Pela 4ª vez em 8 anos, o Ceará está na final da Copa do Nordeste, num período em que, de fato, cresceu de forma considerável, em resultados e finanças. Tanto já que já mira o tri. Exercendo o favoritismo no Castelão, o alvinegro venceu o Vitória por 2 x 0 e deu sequência aos bons resultados diante do rubro-negro, com o scout de classificações em mata-matas subindo para 6 x 1! O Ceará eliminou o rival baiano em 2013, 2014, 2015, 2020 (2x, Nordestão e Copa do Brasil) e 2021. Freguesia.

Campeão regional em 2015 e 2020, ambas de vezes de forma invicta, o alvinegro chega à decisão novamente nesta condição – aliás, são 22 partidas seguidas sem derrota no torneio, contando as últimas duas edições. Nesta campanha, o time de Guto Ferreira foi crescendo à medida em que os jogadores da Série A foram sendo reincorporados. Nas primeiras rodadas, pela falta de tempo entre as temporadas “2020” e “2021”, o time utilizou formações mistas.
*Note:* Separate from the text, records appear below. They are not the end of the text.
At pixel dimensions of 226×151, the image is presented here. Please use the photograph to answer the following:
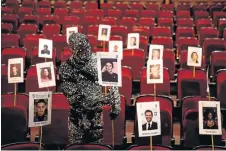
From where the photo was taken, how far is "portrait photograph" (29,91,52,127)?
3.02 metres

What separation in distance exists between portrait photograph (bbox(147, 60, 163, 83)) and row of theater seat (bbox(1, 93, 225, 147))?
0.51 feet

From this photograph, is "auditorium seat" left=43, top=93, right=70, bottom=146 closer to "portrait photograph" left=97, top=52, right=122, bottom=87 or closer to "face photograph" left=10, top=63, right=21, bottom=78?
"face photograph" left=10, top=63, right=21, bottom=78

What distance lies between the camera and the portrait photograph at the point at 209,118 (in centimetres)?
283

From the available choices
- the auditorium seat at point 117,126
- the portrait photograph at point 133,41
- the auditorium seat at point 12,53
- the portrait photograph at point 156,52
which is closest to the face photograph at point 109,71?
the auditorium seat at point 117,126

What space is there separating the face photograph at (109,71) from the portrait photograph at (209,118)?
619 millimetres

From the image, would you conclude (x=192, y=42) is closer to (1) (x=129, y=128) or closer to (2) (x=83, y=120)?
(1) (x=129, y=128)

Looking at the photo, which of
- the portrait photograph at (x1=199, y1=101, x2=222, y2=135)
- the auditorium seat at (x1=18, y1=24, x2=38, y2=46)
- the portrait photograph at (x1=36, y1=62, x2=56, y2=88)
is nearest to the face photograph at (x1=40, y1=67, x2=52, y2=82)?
the portrait photograph at (x1=36, y1=62, x2=56, y2=88)

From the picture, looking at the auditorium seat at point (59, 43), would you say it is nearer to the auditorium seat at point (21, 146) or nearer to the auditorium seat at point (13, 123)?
the auditorium seat at point (13, 123)

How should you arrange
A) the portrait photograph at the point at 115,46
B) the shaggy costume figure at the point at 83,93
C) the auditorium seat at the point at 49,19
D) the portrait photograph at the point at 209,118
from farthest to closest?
1. the auditorium seat at the point at 49,19
2. the portrait photograph at the point at 115,46
3. the shaggy costume figure at the point at 83,93
4. the portrait photograph at the point at 209,118

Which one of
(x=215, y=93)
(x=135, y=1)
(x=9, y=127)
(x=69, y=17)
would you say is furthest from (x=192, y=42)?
(x=135, y=1)

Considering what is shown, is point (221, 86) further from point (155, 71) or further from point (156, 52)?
point (155, 71)

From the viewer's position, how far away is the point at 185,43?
19.0 ft

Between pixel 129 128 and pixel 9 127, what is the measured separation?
127cm

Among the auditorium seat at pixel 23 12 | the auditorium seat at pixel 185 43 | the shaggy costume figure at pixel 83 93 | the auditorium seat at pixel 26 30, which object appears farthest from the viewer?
the auditorium seat at pixel 23 12
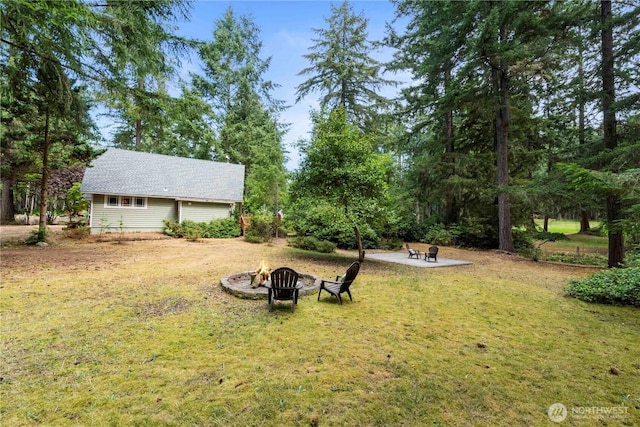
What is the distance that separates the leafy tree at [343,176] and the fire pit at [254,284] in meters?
3.25

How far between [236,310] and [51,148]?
14.7 m

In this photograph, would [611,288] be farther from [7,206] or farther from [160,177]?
[7,206]

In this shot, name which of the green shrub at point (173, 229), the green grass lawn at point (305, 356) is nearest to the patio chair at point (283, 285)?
the green grass lawn at point (305, 356)

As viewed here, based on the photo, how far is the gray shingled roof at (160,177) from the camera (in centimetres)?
1678

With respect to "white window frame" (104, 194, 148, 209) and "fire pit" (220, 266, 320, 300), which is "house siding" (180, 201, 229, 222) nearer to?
"white window frame" (104, 194, 148, 209)

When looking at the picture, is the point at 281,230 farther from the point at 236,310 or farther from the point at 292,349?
the point at 292,349

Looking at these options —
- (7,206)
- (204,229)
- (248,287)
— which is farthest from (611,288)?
(7,206)

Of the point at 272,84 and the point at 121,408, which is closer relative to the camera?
the point at 121,408

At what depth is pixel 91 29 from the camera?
7.45m

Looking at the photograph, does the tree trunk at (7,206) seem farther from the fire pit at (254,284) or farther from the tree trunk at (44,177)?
the fire pit at (254,284)

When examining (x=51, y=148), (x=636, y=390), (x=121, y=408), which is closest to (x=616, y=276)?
(x=636, y=390)

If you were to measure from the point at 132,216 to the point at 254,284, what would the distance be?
14934 mm

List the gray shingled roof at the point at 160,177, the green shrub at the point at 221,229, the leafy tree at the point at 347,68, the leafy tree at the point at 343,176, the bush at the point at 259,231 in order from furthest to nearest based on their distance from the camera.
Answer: the leafy tree at the point at 347,68, the green shrub at the point at 221,229, the gray shingled roof at the point at 160,177, the bush at the point at 259,231, the leafy tree at the point at 343,176

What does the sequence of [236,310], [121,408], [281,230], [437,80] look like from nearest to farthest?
[121,408] < [236,310] < [437,80] < [281,230]
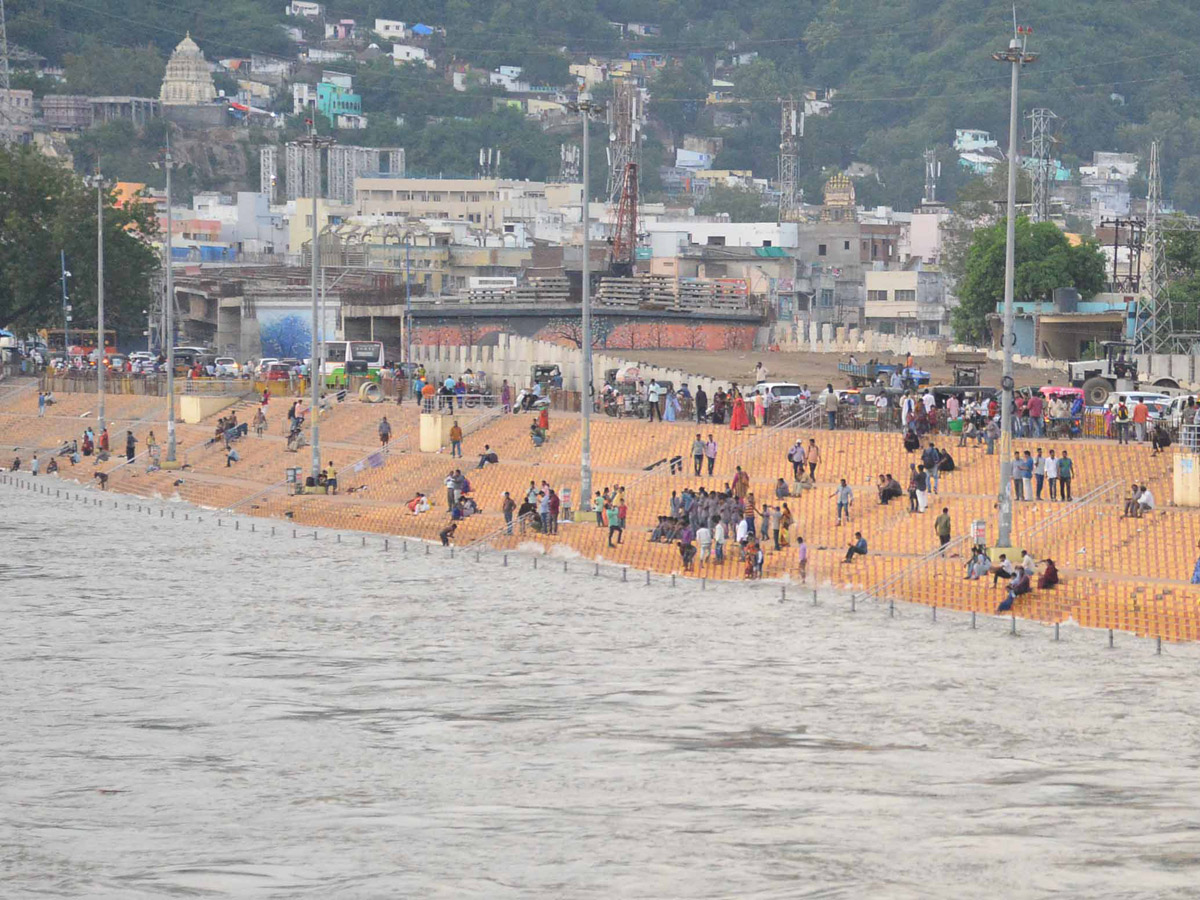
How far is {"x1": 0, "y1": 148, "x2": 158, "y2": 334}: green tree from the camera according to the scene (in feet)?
346

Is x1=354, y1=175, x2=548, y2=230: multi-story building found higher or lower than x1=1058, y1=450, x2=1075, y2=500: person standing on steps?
higher

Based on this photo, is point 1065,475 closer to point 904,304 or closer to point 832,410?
point 832,410

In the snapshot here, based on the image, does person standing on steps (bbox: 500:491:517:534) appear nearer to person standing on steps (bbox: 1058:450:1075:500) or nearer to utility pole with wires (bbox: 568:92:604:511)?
utility pole with wires (bbox: 568:92:604:511)

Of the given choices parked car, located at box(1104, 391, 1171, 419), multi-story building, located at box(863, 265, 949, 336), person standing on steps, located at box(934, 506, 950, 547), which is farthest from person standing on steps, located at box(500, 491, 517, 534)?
multi-story building, located at box(863, 265, 949, 336)

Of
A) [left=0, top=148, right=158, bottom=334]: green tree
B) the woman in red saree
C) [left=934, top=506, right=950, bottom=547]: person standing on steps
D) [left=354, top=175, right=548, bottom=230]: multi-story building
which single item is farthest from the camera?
[left=354, top=175, right=548, bottom=230]: multi-story building

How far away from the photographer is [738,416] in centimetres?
5706

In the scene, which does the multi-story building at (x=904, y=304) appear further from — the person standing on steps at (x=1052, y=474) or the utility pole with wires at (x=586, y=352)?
the person standing on steps at (x=1052, y=474)

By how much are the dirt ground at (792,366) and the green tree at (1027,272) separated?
1415cm

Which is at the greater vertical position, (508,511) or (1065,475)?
(1065,475)

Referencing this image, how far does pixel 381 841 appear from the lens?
990 inches

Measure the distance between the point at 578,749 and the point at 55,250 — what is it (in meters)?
80.5

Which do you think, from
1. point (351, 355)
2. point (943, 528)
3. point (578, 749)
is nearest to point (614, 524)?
point (943, 528)

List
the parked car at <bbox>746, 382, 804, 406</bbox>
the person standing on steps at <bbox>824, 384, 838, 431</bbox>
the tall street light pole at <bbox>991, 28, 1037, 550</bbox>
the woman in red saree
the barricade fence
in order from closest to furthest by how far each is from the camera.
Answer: the barricade fence, the tall street light pole at <bbox>991, 28, 1037, 550</bbox>, the person standing on steps at <bbox>824, 384, 838, 431</bbox>, the woman in red saree, the parked car at <bbox>746, 382, 804, 406</bbox>

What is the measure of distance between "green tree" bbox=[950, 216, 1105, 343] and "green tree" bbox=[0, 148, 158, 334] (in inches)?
1519
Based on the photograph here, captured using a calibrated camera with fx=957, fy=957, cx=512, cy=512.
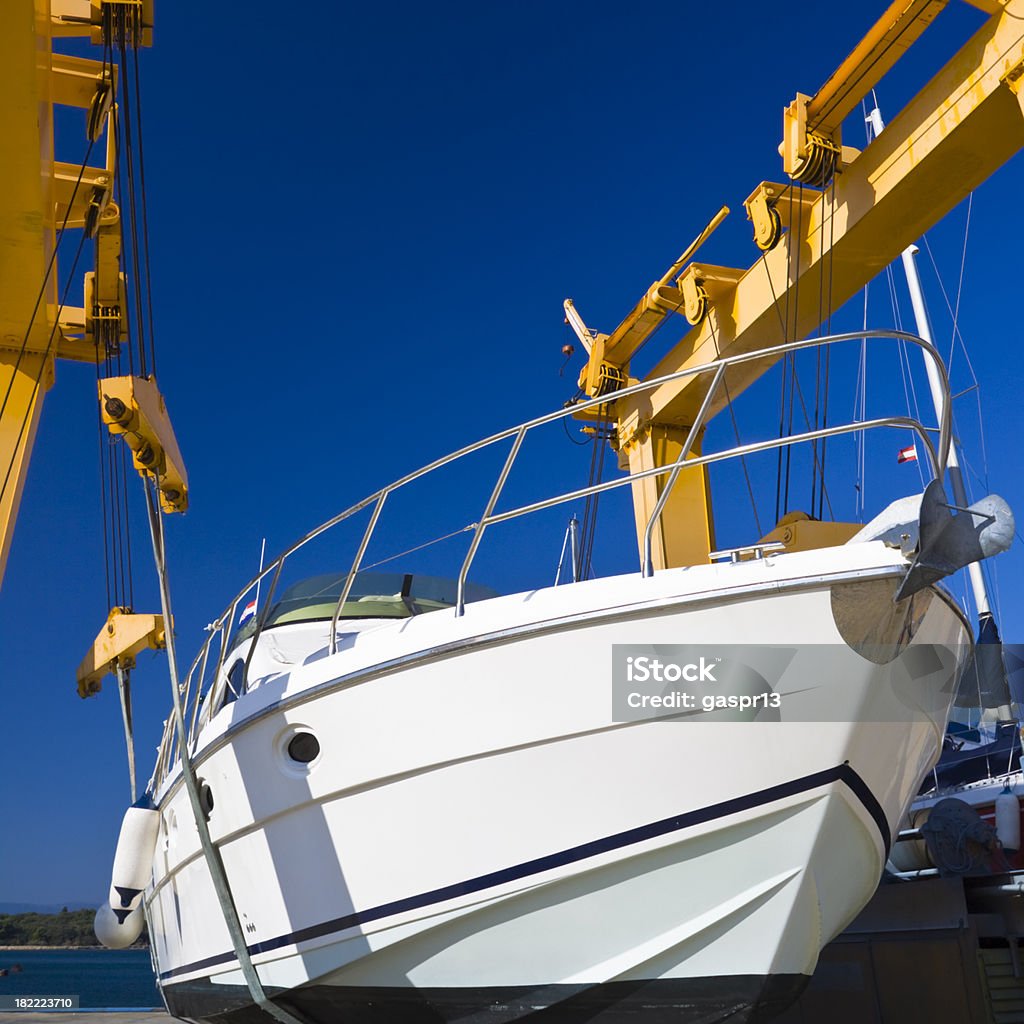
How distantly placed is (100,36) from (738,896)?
7543mm

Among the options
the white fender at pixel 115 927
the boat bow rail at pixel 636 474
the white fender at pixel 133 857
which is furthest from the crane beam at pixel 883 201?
the white fender at pixel 115 927

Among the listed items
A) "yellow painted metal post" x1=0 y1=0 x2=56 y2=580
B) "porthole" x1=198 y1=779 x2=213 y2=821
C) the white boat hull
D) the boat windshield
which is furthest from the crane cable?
"yellow painted metal post" x1=0 y1=0 x2=56 y2=580

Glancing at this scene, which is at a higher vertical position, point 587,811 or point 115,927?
point 587,811

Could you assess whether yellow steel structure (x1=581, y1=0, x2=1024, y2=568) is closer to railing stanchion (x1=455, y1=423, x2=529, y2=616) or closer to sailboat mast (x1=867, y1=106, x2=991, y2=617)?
railing stanchion (x1=455, y1=423, x2=529, y2=616)

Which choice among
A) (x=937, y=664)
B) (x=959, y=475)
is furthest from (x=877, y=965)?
(x=959, y=475)

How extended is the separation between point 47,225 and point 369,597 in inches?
142

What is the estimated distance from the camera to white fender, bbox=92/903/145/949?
6.66 metres

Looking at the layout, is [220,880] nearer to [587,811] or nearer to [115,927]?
[587,811]

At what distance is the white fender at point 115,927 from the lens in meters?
6.66

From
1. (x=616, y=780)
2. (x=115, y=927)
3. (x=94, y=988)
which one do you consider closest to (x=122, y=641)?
(x=115, y=927)

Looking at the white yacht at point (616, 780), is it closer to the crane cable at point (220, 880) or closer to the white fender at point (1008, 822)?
the crane cable at point (220, 880)

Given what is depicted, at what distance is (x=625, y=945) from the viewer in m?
4.01

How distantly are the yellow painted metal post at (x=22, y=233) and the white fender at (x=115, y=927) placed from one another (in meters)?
2.88

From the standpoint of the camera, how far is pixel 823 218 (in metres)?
7.45
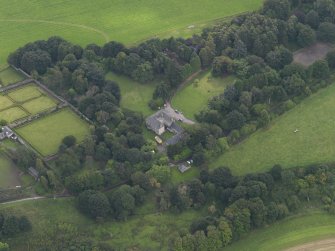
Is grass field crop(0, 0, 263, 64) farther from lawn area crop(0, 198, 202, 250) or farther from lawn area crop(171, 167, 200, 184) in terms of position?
lawn area crop(0, 198, 202, 250)

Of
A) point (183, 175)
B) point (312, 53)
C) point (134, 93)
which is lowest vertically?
point (183, 175)

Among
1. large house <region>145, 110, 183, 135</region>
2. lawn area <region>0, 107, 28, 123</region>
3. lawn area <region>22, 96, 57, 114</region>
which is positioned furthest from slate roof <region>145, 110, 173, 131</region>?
lawn area <region>0, 107, 28, 123</region>

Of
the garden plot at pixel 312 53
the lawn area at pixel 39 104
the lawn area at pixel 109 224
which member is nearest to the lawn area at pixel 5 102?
the lawn area at pixel 39 104

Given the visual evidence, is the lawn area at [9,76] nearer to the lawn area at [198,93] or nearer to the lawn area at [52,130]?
the lawn area at [52,130]

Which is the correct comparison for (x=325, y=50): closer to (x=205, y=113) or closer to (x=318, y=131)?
(x=318, y=131)

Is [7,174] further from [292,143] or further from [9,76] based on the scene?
[292,143]

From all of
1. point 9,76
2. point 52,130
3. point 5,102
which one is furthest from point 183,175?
point 9,76

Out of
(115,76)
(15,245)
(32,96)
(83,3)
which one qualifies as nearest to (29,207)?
(15,245)
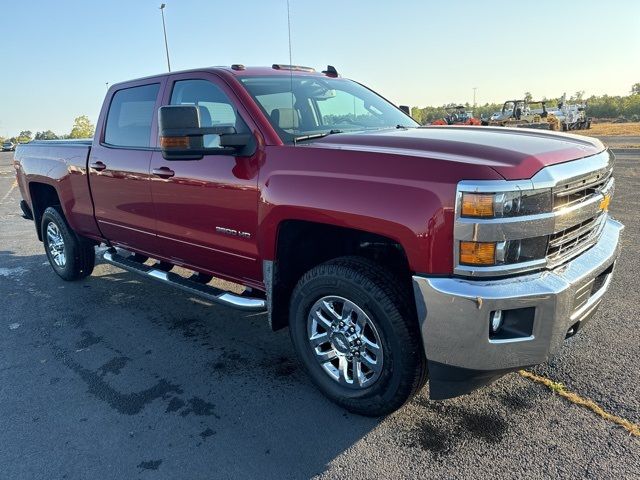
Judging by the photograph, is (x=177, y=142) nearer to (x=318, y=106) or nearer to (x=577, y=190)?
(x=318, y=106)

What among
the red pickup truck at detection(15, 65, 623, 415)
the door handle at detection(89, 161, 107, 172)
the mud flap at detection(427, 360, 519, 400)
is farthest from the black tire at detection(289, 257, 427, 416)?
the door handle at detection(89, 161, 107, 172)

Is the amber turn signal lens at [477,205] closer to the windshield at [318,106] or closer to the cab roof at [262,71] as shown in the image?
the windshield at [318,106]

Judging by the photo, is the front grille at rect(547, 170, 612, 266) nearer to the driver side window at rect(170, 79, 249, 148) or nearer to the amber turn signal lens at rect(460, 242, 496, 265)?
the amber turn signal lens at rect(460, 242, 496, 265)

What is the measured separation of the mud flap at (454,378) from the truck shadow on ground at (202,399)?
1.05 feet

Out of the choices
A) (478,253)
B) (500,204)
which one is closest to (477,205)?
(500,204)

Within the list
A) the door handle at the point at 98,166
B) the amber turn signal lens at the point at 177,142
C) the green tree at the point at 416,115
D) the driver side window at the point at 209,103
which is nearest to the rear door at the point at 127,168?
the door handle at the point at 98,166

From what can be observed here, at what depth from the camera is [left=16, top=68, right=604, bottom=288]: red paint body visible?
2363 millimetres

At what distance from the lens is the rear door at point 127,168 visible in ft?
13.5

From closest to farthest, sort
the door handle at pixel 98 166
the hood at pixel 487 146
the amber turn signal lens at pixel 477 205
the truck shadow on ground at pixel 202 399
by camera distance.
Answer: the amber turn signal lens at pixel 477 205 < the hood at pixel 487 146 < the truck shadow on ground at pixel 202 399 < the door handle at pixel 98 166

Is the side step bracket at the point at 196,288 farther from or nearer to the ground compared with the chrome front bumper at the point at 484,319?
nearer to the ground

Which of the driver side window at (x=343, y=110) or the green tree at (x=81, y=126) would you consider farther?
the green tree at (x=81, y=126)

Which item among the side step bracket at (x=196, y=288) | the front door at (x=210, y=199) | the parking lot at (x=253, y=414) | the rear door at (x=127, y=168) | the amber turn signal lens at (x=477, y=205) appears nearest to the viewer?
the amber turn signal lens at (x=477, y=205)

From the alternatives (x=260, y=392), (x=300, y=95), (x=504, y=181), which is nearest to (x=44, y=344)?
(x=260, y=392)

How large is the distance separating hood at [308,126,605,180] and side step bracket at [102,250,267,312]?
1.18m
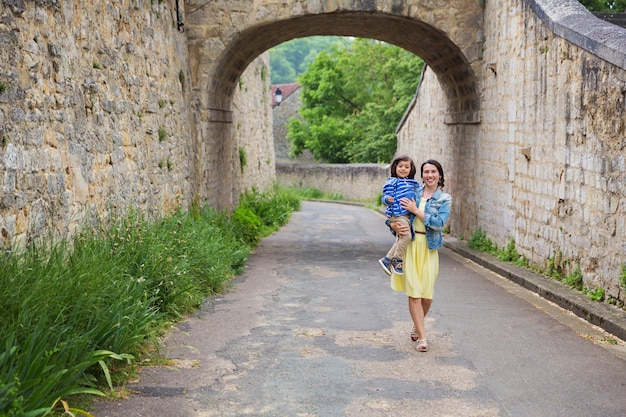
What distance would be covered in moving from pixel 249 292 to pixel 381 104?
33.7m

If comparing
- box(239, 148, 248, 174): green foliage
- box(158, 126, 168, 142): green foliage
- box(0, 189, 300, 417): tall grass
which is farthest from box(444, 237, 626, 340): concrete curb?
Answer: box(239, 148, 248, 174): green foliage

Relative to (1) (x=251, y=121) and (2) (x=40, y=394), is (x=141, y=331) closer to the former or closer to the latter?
(2) (x=40, y=394)

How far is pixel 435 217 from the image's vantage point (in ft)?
19.3

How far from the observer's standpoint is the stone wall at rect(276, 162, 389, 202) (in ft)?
112

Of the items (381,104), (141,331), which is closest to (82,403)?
(141,331)

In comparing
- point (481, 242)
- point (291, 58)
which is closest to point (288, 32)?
point (481, 242)

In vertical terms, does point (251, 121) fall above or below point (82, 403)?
above

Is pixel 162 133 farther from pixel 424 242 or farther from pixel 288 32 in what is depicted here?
pixel 424 242

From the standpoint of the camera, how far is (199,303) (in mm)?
7438

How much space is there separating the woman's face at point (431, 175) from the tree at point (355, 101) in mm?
33181

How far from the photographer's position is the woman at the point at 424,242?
5.93 meters

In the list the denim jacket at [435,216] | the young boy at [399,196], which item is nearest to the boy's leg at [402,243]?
the young boy at [399,196]

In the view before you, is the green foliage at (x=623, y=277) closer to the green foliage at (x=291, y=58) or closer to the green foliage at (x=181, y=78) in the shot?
the green foliage at (x=181, y=78)

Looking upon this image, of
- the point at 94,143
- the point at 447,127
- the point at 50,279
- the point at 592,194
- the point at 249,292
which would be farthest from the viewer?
the point at 447,127
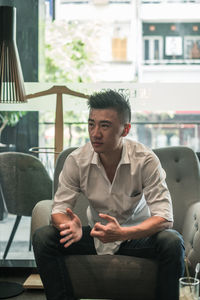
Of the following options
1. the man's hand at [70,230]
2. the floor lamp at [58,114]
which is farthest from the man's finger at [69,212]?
the floor lamp at [58,114]

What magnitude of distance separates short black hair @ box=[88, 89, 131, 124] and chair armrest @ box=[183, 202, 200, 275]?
0.61 meters

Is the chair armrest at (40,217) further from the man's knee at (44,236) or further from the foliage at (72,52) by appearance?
the foliage at (72,52)

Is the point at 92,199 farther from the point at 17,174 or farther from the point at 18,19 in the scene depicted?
the point at 18,19

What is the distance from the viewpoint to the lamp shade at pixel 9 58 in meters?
2.92

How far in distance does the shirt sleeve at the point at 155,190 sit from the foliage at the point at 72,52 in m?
1.22

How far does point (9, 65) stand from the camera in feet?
9.73

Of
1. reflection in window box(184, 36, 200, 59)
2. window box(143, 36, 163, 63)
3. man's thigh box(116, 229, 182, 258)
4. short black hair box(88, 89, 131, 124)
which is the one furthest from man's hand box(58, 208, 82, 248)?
reflection in window box(184, 36, 200, 59)

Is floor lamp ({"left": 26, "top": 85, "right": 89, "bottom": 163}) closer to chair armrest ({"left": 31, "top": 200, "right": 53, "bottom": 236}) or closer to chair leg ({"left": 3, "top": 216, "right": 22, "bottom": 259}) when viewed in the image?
chair leg ({"left": 3, "top": 216, "right": 22, "bottom": 259})

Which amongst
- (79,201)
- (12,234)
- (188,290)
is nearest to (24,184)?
(12,234)

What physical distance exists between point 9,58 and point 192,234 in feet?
4.88

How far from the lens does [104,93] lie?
229 centimetres

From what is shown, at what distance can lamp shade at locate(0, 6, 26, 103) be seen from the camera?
292cm

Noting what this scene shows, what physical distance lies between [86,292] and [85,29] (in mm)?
1860

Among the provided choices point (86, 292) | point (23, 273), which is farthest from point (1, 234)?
point (86, 292)
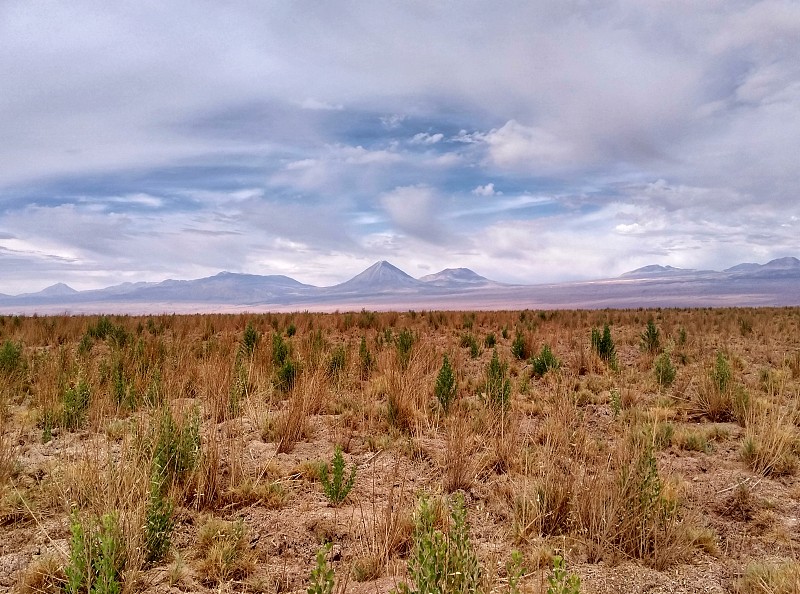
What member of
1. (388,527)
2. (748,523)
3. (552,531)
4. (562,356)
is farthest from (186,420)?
(562,356)

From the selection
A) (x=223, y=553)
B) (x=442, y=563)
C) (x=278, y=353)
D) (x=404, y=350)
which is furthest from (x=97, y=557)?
(x=404, y=350)

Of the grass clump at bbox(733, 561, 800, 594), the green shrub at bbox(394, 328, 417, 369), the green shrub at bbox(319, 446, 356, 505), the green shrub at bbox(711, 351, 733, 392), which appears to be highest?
the green shrub at bbox(394, 328, 417, 369)

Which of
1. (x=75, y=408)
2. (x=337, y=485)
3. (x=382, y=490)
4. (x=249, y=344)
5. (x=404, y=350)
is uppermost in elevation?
(x=249, y=344)

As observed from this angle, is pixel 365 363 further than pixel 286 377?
Yes

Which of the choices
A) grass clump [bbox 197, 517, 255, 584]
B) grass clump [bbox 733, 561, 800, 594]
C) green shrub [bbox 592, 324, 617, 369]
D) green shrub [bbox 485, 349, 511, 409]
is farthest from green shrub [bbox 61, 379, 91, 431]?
green shrub [bbox 592, 324, 617, 369]

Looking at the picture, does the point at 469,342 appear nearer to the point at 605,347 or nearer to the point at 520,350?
the point at 520,350

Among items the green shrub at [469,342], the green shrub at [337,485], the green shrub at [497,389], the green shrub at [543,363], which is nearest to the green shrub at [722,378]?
the green shrub at [543,363]

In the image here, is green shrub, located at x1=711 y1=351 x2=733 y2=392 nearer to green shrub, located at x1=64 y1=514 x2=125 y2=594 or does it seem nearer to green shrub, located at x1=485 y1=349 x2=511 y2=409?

O reforço técnico pode ser pontuado pela renovação do meia Vinícius, com o maior salário do NE (cerca de R$ 350 mil), e pela aquisição do zagueiro Messias, comprado do América-MG por R$ 2 milhões. Os dois decidiram a semifinal ainda no 1T. O primeiro gol, por sinal, saiu da forma como se esperava, com o leão articulando uma construção ofensiva de forma mais cadenciada, com a boa zaga cearense neutralizando a investida e com o contragolpe fatal.

E o mandando ainda contou com a sorte no lance, pois Vinícius fez de cabeça após a bola na trave num recuo malfeito do lateral Raul Prata – aquele, ex-Sport. Esse lance foi aos 19. Aos 40, numa cobrança de falta, “Vina” cobrou com efeito e Messias, numa jogada ensaiada, apareceu de cabeça para ampliar. O Vitória, ainda o maior vencedor mas em jejum na Lampions desde 2010, bem que tentou no 2T, mas a diferença técnica era evidente. E não foi surpresa.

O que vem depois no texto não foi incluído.